She turned to look at Naru, for the first time since waking up. Somehow, in the rush of getting her back on her feet, their hands disengaged, and while her teammates and friends were all reprimanding her Naru stood behind Ayako and her and remained silent.

Mai smiled sadly, moving two steps closer to him and raising her eyes to look at his pale figure draped in black. She wanted to assure him that she understood why he did what he did. "I know that you were concerned for me because I'm still your responsibility," she started. Naru was looking at her in a weird way, an expression on his face like nothing Mai had ever seen before. She had no idea if he was angry at her or maybe simply thinking that she's stupid like he usually did, so she plowed on. "I know that you didn't mean it in any other way, I just wanted to let you know I und-"

Mai's words were cut off when warm, dry lips descended on hers while long, slender fingers cupped her cheeks in a strong grip and angled her head to get better access to her mouth. She looked up, surprised, straight into Naru's blue eyes so close to hers, and gasped. Naru drank her gasp greedily, the opening of her mouth under his allowing him to send his tongue passed her lips, and the warmth of him nearly made Mai melt.

Mai had no idea what was going on, but Naru's lips on hers were unrelenting in continuing the light pressure and sensual movement and his tongue showed no signed of stopping from exploring the inside of her mouth. She closed her eyes and raised her hands hesitantly to his face, fingers moving over five o'clock shadow and healing scabs and burying themselves in thick, silky hair that wasn't entirely straight. The point of contact between them was warm and pleasant, sending Mai's nerves tingling when Naru's thumbs brushed her jaw-line, and got even better when Naru shifted his hold on her and crushed her body against his tall, solid frame.

Just when Mai thought that she was going to die a happy death by suffocation while receiving her first kiss, Naru released her lips and allowed her to take a single deep breath before kissing her gently again, and a second time before letting her go completely. He slowly pulled away and was probably aware that she had regained the strength back in her legs because as soon as she had he pushed her to arms length. They were alone in the garden, their teammates having gone back while they were preoccupied with each other, though Mai had no idea when that had happened or how long their kiss had lasted.

Naru stood tall in front of her, his hair falling into his eyes and hiding them from sight but his mouth, while kiss bruised, was an unhappy line. "I did it for the exact same reasons you thought I didn't. I care about you, Mai. Even if you love my brother, I can only hope that you will learn to love me as well," he said, voice pitched low and slightly hoarse, and Mai gasped. Was this the proud Naru she had always known?

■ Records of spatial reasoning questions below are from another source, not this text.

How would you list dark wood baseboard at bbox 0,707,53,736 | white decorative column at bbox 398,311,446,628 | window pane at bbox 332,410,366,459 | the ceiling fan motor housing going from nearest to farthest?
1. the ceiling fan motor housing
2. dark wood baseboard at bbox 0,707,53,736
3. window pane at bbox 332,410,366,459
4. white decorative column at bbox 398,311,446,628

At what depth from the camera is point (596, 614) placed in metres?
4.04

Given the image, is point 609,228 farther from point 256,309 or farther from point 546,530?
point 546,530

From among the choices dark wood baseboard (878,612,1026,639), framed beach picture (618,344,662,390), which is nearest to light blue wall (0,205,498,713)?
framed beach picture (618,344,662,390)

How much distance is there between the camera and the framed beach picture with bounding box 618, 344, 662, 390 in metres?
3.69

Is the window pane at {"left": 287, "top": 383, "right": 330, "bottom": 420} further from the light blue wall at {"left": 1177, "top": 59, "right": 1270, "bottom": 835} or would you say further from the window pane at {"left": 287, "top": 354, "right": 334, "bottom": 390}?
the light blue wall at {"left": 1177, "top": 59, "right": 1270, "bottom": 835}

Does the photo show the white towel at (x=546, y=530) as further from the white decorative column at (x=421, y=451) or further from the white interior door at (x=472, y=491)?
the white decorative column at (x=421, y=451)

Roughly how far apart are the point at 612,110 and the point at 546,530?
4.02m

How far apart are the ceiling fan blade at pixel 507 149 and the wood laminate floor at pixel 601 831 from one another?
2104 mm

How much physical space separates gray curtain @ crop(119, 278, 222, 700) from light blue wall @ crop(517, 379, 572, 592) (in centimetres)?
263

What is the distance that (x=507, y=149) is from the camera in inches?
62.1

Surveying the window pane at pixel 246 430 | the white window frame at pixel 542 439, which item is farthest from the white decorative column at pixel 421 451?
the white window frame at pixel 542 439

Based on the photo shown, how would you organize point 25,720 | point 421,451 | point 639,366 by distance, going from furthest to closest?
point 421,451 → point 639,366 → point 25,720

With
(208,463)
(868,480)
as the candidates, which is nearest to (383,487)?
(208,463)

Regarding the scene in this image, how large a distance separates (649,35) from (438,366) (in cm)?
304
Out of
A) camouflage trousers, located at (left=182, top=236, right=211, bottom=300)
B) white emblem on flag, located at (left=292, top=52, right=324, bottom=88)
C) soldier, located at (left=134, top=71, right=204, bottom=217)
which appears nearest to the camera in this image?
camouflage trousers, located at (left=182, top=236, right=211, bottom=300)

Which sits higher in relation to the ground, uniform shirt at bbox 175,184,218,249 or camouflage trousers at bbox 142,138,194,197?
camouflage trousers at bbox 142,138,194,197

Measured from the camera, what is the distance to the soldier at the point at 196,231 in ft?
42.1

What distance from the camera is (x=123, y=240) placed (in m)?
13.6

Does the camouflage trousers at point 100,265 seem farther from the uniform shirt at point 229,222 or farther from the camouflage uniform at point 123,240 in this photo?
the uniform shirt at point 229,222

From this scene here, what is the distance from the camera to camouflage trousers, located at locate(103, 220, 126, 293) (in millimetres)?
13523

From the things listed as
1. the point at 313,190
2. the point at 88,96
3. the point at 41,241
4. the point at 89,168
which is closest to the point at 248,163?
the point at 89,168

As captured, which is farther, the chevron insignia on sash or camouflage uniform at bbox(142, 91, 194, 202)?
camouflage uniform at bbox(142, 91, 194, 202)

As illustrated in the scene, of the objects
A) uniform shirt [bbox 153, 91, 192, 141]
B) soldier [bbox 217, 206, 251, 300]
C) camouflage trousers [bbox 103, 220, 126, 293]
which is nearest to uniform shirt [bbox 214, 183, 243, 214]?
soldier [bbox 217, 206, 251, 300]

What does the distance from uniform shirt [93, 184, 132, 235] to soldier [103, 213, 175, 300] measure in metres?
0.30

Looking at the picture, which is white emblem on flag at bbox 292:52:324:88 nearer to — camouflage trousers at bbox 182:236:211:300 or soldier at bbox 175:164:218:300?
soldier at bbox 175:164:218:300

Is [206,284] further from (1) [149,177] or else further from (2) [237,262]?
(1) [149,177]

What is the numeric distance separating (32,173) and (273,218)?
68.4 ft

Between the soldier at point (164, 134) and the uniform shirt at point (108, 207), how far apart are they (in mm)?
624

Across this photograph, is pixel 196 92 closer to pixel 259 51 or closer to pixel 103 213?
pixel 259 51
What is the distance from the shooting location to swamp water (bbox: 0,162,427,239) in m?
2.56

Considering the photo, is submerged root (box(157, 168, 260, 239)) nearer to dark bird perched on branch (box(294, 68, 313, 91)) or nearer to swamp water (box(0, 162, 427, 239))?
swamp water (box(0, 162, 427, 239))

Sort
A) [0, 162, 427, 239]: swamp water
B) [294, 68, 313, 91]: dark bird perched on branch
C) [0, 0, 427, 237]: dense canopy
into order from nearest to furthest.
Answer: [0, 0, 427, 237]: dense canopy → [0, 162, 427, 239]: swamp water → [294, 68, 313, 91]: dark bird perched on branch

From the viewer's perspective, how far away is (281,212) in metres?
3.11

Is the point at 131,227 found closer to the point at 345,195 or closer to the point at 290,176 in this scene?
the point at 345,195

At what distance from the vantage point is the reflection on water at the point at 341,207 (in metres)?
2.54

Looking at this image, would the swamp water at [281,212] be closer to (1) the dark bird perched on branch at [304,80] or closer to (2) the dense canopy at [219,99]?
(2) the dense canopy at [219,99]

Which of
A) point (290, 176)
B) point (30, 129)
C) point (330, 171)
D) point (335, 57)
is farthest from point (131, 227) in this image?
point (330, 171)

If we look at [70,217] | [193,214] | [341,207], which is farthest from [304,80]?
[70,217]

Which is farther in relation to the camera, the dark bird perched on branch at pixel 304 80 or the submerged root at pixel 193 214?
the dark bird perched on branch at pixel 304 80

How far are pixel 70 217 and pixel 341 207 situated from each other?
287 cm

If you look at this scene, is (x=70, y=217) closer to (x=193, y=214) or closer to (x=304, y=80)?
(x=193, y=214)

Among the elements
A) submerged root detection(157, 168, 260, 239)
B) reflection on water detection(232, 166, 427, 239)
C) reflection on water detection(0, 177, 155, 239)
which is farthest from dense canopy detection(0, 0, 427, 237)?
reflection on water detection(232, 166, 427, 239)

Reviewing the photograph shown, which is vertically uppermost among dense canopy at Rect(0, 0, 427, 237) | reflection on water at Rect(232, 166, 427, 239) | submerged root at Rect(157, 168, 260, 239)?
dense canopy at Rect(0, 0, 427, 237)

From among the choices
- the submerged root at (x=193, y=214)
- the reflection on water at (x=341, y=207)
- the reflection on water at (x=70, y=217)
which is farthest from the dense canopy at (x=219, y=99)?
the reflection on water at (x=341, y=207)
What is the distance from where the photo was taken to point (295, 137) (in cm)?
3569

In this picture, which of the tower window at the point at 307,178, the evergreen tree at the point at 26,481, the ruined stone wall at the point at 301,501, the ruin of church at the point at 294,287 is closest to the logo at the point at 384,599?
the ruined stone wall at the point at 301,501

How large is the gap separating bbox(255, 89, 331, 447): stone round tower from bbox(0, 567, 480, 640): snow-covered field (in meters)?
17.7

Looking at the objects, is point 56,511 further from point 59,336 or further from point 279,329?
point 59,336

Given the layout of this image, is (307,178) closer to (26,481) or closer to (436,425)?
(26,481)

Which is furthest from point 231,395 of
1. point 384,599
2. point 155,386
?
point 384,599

Her astonishment lasted for about a second before her anger was rekindled. She put her hands on her hips and frowned at Naru. "This again?" she asked, annoyed, in imitation of his words to her from earlier. "I know that you think that I'm stupid but I'm not stupid enough not to know my own feelings. Why would I love Gene, I don't even know him!" she told Naru pointedly. Really, kissing her and then saying such things, he really hadn't heard of things called atmosphere and the right place and time, had he?

"I know my own brother, Mai. He was kind and empathetic and always smiled at everyone. It was easy to fall in love with him. In comparison, I'm not an easy person to like," Naru said, and Mai had a feeling that he was clenching his teeth.

She huffed. "And what meaning would his smiles have? He's not you, so even though his smiles are nice it means a whole lot more when you're the one who wears them," she stood firm on this point, but when Naru remained stubbornly silent, she sighed. Did he think so little of himself so as not to believe that she could love him? In a way, it was endearing.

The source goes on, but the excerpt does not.